Three of Francis’ closest friends from Argentina are also featured in January’s video: Islamic leader Omar Abboud, Rabbi Daniel Goldman, and Rev. Guillermo Marco, a Catholic priest. Completing the line-up is a Buddhist lama.
“In a world where everything pushes towards fragmentation, opposition, and division, it’s more than ever necessary that religions and persons that hope for peace, brotherhood, and solidarity mobilize together on common projects,” said the Rev. Frédéric Fornos, managing director of the Pope’s Global Prayer Network.
The videos should be seen as a challenge from Francis to humanity, he said.
Fornos — who, like Pope Francis, is a Jesuit — is the head of the international Apostleship of Prayer, an outreach program that since 1890 has been distributing the pope’s monthly prayer intentions.

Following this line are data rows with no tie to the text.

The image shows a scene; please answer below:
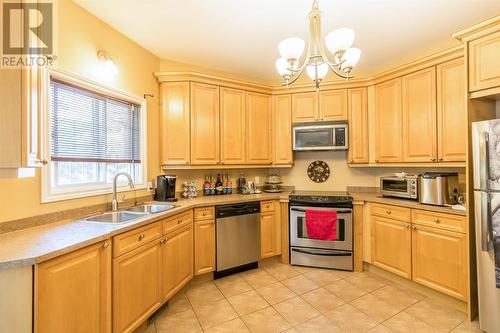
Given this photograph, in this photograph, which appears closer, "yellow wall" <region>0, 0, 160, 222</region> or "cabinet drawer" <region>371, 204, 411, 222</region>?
"yellow wall" <region>0, 0, 160, 222</region>

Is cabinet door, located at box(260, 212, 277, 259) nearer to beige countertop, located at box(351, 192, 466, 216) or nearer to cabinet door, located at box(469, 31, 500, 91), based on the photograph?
beige countertop, located at box(351, 192, 466, 216)

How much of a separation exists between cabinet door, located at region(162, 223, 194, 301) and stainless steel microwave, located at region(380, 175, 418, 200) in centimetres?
238

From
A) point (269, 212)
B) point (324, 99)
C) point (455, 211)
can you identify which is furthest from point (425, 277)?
point (324, 99)

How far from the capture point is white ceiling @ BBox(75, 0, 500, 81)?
6.90 ft

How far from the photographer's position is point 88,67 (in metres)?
2.15

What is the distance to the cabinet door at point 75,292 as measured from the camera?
1232mm

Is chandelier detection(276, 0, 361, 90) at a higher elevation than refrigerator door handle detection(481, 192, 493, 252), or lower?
higher

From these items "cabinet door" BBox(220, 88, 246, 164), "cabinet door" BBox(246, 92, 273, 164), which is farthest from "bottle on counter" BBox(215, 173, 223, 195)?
"cabinet door" BBox(246, 92, 273, 164)

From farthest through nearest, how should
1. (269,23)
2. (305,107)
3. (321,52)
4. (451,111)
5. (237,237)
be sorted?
1. (305,107)
2. (237,237)
3. (451,111)
4. (269,23)
5. (321,52)

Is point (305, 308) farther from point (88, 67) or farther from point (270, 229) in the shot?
point (88, 67)

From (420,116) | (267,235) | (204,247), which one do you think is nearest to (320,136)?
(420,116)

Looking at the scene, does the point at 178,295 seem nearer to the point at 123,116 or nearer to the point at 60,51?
the point at 123,116

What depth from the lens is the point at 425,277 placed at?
248 centimetres

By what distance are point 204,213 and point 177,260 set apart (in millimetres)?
578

Generally there are two such intentions, one “for the whole world,” aimed at all people of good will, and one known as “the missionary intention,” for the spread of the Gospel.
The videos will be based on the first, more universal theme.
“Religions, more than ever, must show that they can move together for common challenges facing humanity in the service of peace, brotherhood and solidarity,” Fornos said.
The apostleship website currently posts videos about the pope’s monthly prayer intentions, but recorded by various people.
The idea to make these intentions into short videos by the pope, aiming to reach up to 30 million people in 10 different languages, came from La Machi, a boutique consulting firm with offices in Rome, Argentina, and Barcelona.
Juan Della Torre, founder of the agency, told Crux that the idea has been simmering for several years, since the firm launched the app “Click to Pray” for the Apostleship of Prayer in Portugal. At the moment, the Global Prayer Network is being renovated, a process started by emeritus Pope Benedict XVI and continued under Francis.
“We wanted to use new technologies to spread the pope’s prayer intentions, and our research showed that viral videos is the best way to do so,” Della Torre said.
He also said that helping the Church has been a long-time dream for La Machi. Doing the videos with and for the pope, he added “seemed crazy at the beginning, but one of those crazy ideas that, I hope, lead to the Holy Spirit.”
February’s video will be about care for creation, according to Della Torre; March’s theme will be the family, perhaps in conjunction with Francis’ highly-anticipated concluding document from the Synod of Bishops on the family.
Although the release date for that text, technically called an apostolic exhortation, hasn’t been formally announced by the Vatican, sources have told Crux it will come out that month.